O estado de emergência foi declarado a 18 de Março, vindo
a ser renovado até à sua cessação a 2 de Maio. Fui, desde o início, contra o
uso desta figura de “estado de excepção”, por razões que é escusado continuar a
discutir. Já foi. Espero que o que foi não volte a ser. Entretanto, apanhámos com
as comemorações do 25 de Abril e do 1 de Maio pelo meio. Mereceram desde a
primeira hora a contestação de uma franja da sociedade que, em boa verdade,
nunca comemorou o 25 de Abril na vida, levando de arrasto toda uma série de
ingénuos que gostam de ser mais papistas do que o Papa. Havia aquela coisa do
ir além da troika, passámos a ter uma outra: ir além do que o estado de
emergência decreta. A verdade é que em nenhuma das celebrações foram
desrespeitados os preceitos decretados por políticos democraticamente eleitos.
Se isto ficou mais ou menos patente no 25 de Abril, parece que no 1 de Maio nem
por isso. Por um lado, critica-se a manifestação em si (havendo até quem fale
numa enchente na Alameda, provavelmente por nunca a ter visto cheia); por outro
lado, critica-se o aparato à laia de parada militar, garantindo o respeito
pelas regras vigentes. É o mesmo aparato que encontrei das poucas vezes que saí
de casa nos dois últimos meses, fosse na fila dos CTT ou à entrada do
supermercado… Se calhar estamos todos transformados em soldadinhos de chumbo, pelo que não estranharia uma proposta que viesse a marcar com ferro em brasa todos os participantes do 1 de Maio na Alameda que venham a ser diagnosticados com covid-19.

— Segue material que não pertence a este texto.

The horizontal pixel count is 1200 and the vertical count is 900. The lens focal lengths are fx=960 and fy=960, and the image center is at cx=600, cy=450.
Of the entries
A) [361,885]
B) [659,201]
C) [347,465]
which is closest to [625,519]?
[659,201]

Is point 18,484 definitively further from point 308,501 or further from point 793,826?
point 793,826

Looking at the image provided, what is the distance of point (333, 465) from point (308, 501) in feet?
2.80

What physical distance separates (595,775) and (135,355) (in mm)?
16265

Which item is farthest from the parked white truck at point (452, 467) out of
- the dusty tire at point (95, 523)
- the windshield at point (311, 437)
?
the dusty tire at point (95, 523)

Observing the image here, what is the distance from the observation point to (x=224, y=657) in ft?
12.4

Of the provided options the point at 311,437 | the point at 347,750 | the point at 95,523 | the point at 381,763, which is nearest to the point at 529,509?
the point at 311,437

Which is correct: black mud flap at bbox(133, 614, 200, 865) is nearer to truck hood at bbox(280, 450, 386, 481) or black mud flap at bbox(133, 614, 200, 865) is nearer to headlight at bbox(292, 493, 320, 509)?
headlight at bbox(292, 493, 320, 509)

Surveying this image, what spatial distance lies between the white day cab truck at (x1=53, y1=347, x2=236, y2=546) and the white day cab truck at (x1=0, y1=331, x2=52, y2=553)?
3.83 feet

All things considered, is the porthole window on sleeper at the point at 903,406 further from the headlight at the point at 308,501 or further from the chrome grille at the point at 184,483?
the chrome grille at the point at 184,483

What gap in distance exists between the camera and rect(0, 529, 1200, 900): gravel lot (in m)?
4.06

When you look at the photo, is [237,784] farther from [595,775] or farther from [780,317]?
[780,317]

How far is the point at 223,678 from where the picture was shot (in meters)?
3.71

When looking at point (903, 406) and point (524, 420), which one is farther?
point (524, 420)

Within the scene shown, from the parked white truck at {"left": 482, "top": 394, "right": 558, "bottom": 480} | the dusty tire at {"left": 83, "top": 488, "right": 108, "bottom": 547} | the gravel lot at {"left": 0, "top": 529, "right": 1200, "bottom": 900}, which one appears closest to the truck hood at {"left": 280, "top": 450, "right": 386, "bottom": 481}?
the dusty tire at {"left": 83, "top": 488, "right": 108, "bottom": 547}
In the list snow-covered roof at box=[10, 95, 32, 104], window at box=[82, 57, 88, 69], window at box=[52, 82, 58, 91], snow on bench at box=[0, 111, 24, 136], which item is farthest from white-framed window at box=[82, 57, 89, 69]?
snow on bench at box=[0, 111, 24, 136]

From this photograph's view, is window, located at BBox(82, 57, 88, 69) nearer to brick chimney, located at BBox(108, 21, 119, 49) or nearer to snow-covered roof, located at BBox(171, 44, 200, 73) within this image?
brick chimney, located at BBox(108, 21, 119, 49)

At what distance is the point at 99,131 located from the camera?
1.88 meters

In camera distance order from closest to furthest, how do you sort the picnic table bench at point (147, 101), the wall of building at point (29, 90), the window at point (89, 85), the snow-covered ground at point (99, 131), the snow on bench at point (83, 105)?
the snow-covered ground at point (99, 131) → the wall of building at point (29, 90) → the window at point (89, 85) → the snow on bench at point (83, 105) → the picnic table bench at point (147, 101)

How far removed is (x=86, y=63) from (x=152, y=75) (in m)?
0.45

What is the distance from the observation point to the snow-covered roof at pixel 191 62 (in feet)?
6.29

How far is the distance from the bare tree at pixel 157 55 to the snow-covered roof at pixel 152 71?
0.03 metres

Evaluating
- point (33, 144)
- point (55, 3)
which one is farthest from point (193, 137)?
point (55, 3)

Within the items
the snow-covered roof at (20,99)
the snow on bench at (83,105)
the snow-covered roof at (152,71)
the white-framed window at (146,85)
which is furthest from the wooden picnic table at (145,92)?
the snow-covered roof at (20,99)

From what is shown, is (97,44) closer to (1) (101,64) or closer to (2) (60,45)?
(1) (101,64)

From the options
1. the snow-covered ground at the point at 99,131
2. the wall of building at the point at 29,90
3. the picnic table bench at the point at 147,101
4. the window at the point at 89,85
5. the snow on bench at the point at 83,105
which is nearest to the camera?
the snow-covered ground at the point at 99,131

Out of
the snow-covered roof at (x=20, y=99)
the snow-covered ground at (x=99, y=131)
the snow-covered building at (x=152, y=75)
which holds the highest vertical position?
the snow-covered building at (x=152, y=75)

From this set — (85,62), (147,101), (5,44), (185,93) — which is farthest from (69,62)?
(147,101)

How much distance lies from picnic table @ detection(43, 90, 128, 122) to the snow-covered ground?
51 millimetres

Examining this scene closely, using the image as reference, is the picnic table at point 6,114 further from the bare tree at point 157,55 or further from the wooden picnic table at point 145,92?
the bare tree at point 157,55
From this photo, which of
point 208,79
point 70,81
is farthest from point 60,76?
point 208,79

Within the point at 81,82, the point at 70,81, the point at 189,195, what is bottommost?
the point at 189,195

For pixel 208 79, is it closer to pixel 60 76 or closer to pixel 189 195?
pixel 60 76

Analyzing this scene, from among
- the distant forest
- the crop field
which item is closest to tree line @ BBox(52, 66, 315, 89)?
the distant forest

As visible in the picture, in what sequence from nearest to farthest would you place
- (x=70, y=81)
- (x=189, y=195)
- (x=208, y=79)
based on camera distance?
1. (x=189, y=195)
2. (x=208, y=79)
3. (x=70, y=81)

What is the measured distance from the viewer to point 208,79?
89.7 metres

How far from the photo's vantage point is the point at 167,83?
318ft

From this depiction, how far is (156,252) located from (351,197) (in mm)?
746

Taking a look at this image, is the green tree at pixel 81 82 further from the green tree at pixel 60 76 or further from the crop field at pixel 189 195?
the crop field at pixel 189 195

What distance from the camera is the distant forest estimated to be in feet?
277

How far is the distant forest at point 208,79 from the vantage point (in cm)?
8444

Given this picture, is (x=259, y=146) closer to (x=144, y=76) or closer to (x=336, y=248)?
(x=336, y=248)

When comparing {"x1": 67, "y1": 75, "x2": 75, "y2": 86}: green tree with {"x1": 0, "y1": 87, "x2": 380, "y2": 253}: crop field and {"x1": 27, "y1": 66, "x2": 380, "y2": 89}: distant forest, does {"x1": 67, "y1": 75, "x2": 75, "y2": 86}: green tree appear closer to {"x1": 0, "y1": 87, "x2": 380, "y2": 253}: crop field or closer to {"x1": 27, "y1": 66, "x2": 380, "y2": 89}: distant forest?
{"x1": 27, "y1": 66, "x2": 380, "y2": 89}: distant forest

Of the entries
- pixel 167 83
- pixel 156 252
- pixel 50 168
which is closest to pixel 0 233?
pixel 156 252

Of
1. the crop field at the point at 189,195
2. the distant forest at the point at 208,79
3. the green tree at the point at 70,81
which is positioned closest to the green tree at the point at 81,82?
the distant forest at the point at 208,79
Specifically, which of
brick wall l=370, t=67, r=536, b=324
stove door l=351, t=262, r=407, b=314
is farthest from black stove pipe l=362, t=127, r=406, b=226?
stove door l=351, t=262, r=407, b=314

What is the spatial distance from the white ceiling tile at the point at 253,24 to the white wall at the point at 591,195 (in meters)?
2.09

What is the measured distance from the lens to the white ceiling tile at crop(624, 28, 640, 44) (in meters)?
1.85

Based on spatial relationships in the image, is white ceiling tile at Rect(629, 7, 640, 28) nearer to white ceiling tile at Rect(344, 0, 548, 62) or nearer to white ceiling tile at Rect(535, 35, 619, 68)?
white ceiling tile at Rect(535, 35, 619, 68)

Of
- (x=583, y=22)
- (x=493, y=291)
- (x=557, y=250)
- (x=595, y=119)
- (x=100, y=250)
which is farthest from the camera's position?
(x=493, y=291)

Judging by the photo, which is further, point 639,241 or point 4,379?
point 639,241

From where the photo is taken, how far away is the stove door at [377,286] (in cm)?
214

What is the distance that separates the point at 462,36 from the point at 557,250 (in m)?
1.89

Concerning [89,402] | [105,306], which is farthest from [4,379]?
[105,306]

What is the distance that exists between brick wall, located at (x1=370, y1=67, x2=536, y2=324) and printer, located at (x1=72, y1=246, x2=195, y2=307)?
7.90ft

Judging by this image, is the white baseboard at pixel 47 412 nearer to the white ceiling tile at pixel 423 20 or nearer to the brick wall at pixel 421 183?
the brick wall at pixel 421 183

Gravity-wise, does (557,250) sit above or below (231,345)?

Parece-me haver uma contradição nos termos das críticas, já que para
soldadinhos de sofá servimos todos, mas para celebradores da liberdade e do
trabalho nem por isso. Assim sendo, deixem-me dizer que tenho apreciado muito a
preocupação da generalidade das pessoas com o bem-estar comum. Há na sociedade
portuguesa, neste momento, uma emotividade gregária que me comove. O partido
único da máscara e das luvas e do gel desinfectante aí está para nos unir em
torno de uma causa: a higienização de uma sociedade disposta a abdicar de todos
os seus direitos se for esse o preço cobrado pelo “vírus chinês”. Tem piada que
os mais críticos do regime de Xi Jinping se estejam a transformar, talvez até
sem darem por isso, em “badarós” obedientes ao lema “fica em casa”, com um arco-íris
de esperança (ia dizer utópico) a brilhar no horizonte. Foram mais papistas do
que o Papa, talvez queiram agora ser mais chineses do que os chineses. Hosanas
a este liberalismo higienista, a esta reverência democrática, a esta
perspectivação de uma sociedade servil porque quer, não porque a obriguem a
ser, que por certo não hesitará em fornecer todos os dados pessoais que o
Estado lhe vier a cobrar como garantia de boa, moderada e “yes sir” cidadania.
Agora que a emergência está nas últimas, esperemos que num futuro próximo continuem
todos a fazer respeitosamente o seu percurso diário de casa para o trabalho e
do trabalho para casa. Usem as redes sociais para comunicar, optem pelo
teletrabalho, forniquem à distância e, pelo amor à santa asséptica, sem
despirem luvas nem máscara. Nada de praia, nada de shoppings, nada de nada, a
bem de todos em geral e deste que vos fala em particular. O país carece do
vosso empenho, especialmente do vosso, que tão preocupados estais com um viva à
liberdade e um vivam os trabalhadores (socialmente distanciados por dois metros
e um nariz de proteccionismo social, claro).
2 comentários:
Bravo, camarada.
acresce que a taxa de transmissão em espaços abertos, segundo vários estudos publicados, é residual.